Trading Spreads
The trading spread is the difference between the ‘bid’ and ‘ask’ prices (buying or selling prices), of a trading instrument. Since forex profits and losses are measured in terms of pips, lower spreads translate into lower trading costs and more profits. For example, the cost of entering a 100,000 unit trade, with a spread of 1 pip, is $10. In contrast, a 100,000 unit trade, entered when the spread is 3 pips, would cost $30. Some brokers may vary their spreads on holidays and during news releases, depending on market liquidity. Shop around for the best trading spread, as they can vary greatly between brokers.
Broker Registration and Regulation
Ensure that the broker, you are considering, is registered with a regulating authority such as: The National Futures Association (NFA), The Commodity Futures Trading Commission (CFTC), or The Financial Service Authority (FSA). These regulating agencies see to it that its members abide by the rules that safeguard the market's integrity and protect investor interests.

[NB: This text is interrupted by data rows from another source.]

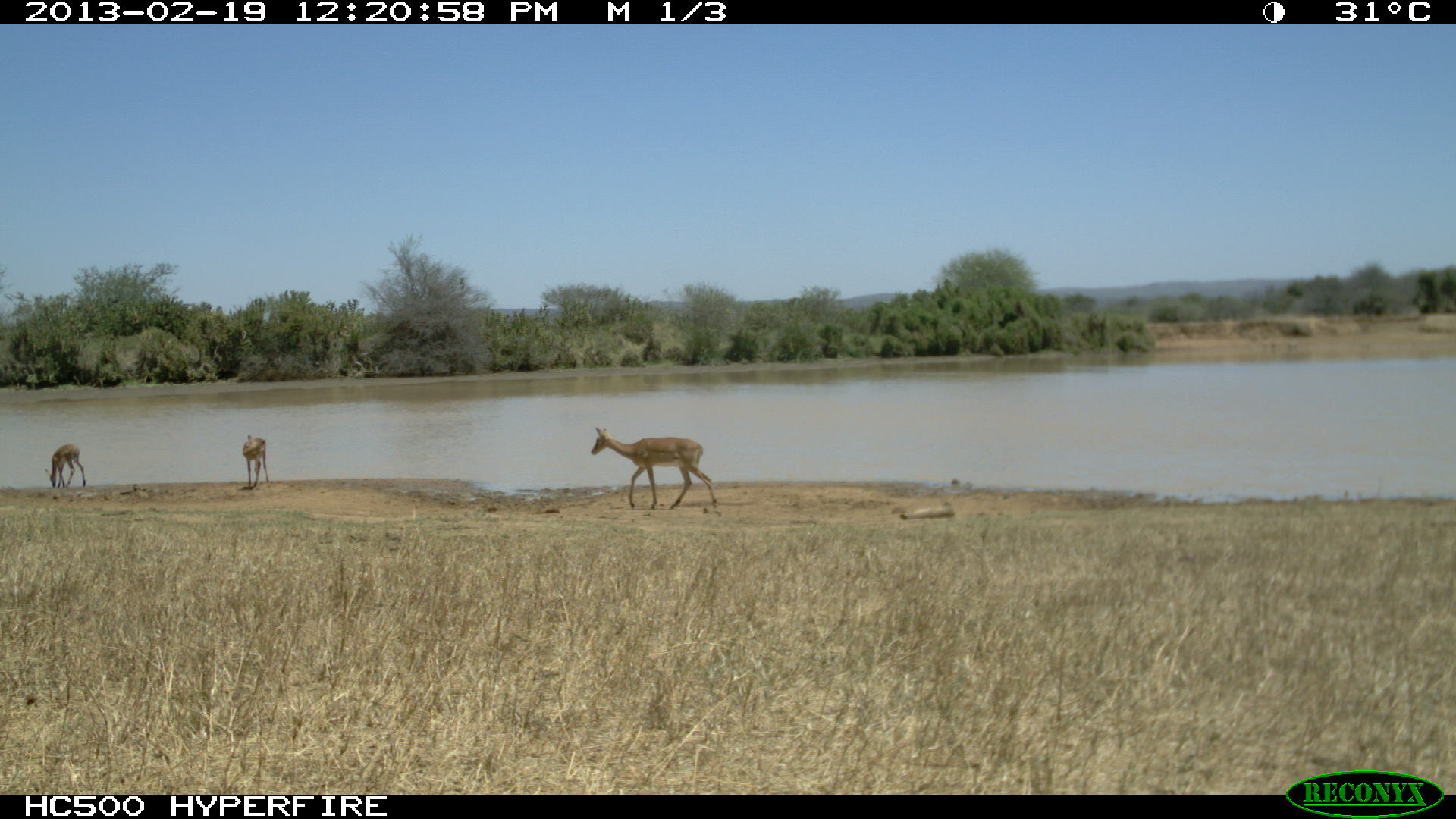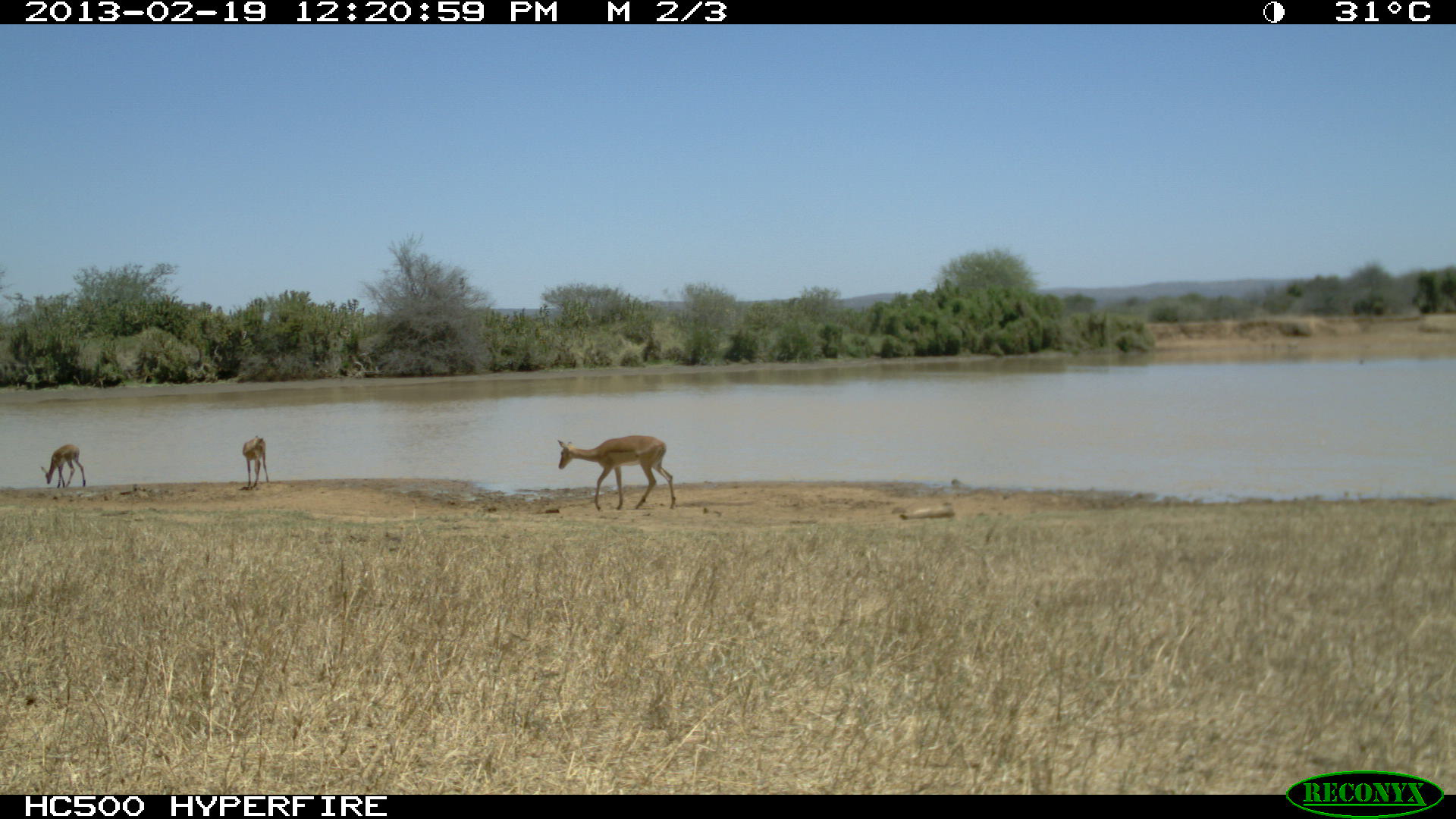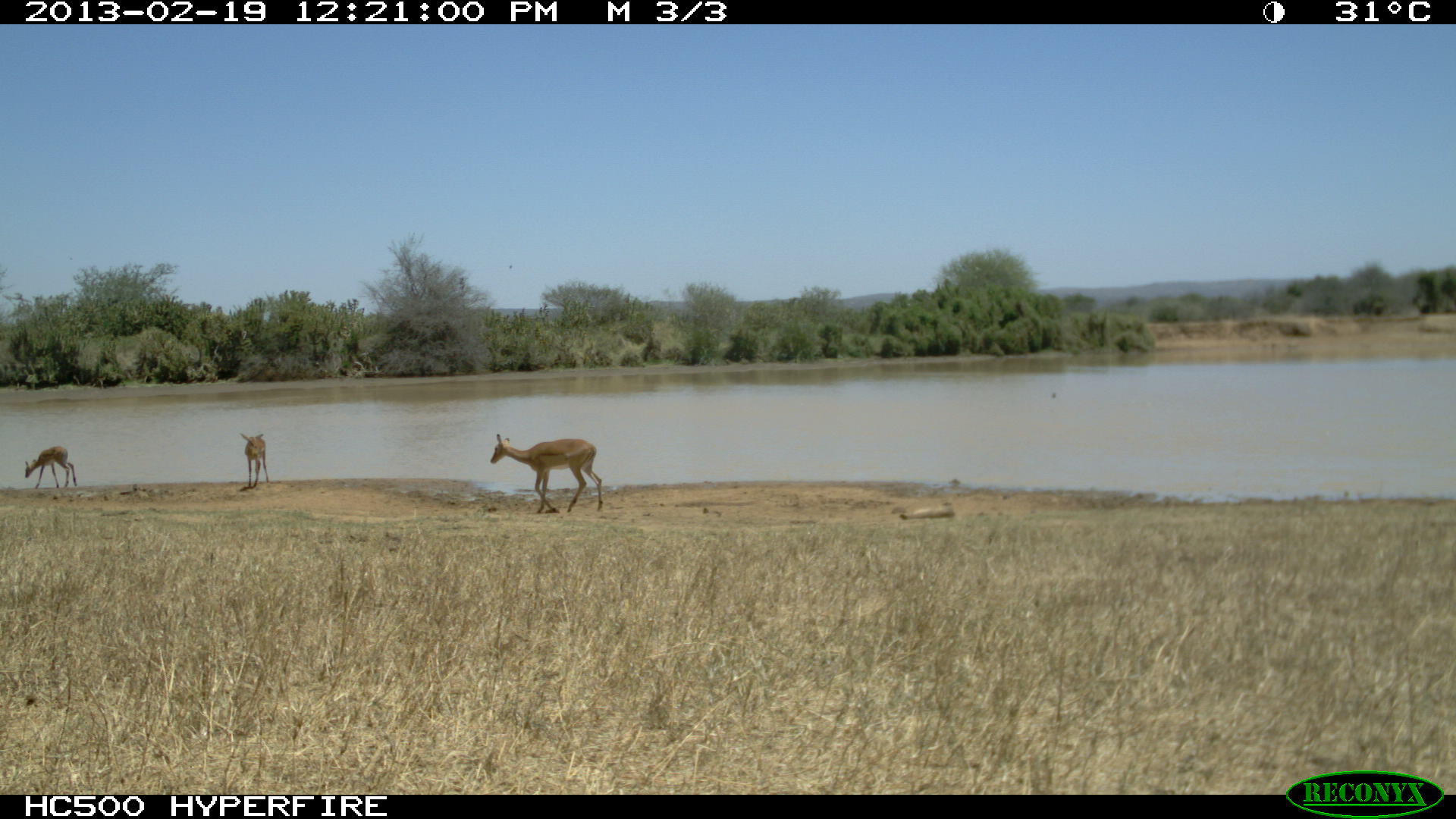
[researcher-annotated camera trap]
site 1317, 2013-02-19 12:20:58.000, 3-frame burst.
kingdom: Animalia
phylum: Chordata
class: Mammalia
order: Artiodactyla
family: Bovidae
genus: Aepyceros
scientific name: Aepyceros melampus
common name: impala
Aepyceros melampus (impala), count 3.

Charting Package and Features
Does the broker offer a charting package that has the features and technical indicators you will need to execute your trading strategy? If the features you want are not provided by the broker, you may have to pay for an add-on charting package. Choose a broker that has the full package with what you want, so you will not have to spend extra.
Leverage
There is no right or wrong answer for this one. Generally speaking, trading with high leveraging is risky, but this is entirely the call of the trader. If your trading strategy calls for a 100:1 leverage, then you should ensure that any prospective Forex broker offers that leverage. If you don’t want to be tempted to use high leveraging, then you might want to go with a broker who has a maximum leverage of say, 20:1.